The leaks renewed fears over safety in Japan's nuclear industry, whose image has been tarnished by scandals over cover-ups and fudged safety records.

About 1,200 litres of radioactive water also leaked into the sea from a reactor at the world's biggest nuclear plant in terms of power output capacity, and a fire erupted in an electricity transformer.
 
Apology
 
Tsunehisa Katsumata, Tepco's president, apologised to Hiroshi Aida, mayor of nearby Kashiwazaki, the city worst hit in the tremor.
 
"I apologise for causing you worry and trouble," he said.
 
Katsumata toured the plant on Wednesday morning, declaring it "a mess".
 
"I think we can say the size of the earthquake was beyond our expectations," he said.
 
The quake forced thousands of people
to flee to evacuation centres [EPA]
"We will conduct an investigation from the ground up.
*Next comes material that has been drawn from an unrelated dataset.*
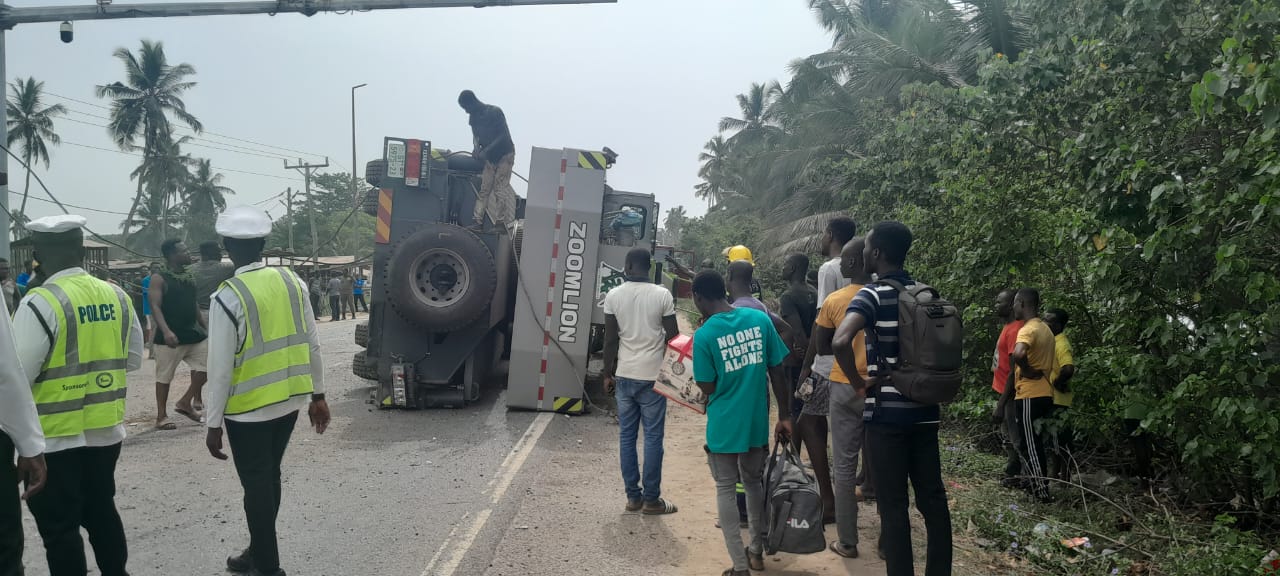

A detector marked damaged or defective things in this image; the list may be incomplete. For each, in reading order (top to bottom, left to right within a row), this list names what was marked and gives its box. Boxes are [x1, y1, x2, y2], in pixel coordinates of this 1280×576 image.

overturned crane truck [358, 138, 660, 412]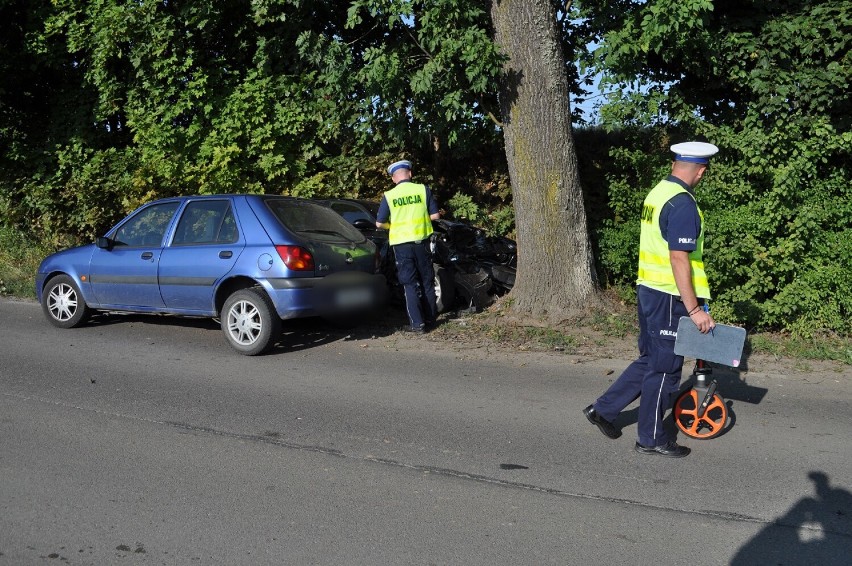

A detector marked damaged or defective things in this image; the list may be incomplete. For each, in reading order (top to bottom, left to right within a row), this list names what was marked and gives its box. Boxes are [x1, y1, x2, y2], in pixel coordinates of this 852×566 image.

But I think fundamentally we have confirmed that our safety measures worked," he said, adding that "it is hard to make everything go perfectly".
 
The company said reactors closed down automatically in the quake and all emissions were well within government safety guidelines, presenting no threat to the environment, but local people voiced unease.
 
"We've had two big ones in three years," said 60-year-old Hoshi Murofushi, who was sheltering with her two grandchildren in an evacuation centre in Kariwa.
 
"There's no guarantee that there won't be another one. It will be too late if we have another Chernobyl," she said.
 
Aida order that the plan not be re-started until safety could be ensured.
 
Nine elderly people died and more than 1,100 were injured in the quake.
 
It flattened hundreds of homes, and thousands of people are staying in evacuation centres.
 
Criticism
 
Senior officials including Shinzo Abe, the prime minister, criticised Tepco for being slow to issue information, saying it risked undermining public trust in the nuclear industry.
 
Yasuhisa Shiozaki, the chief cabinet secretary, urged Tepco to be more transparent in reporting problems, especially those that may impact the public.
 
"We want the report itself to be honest and we want it quickly," he said.
 
But he added that it was important not to cause unnecessary concern.
 
Quake proofing regulations for nuclear power stations were stepped up last year, requiring power companies to re-assess the risks for their reactors.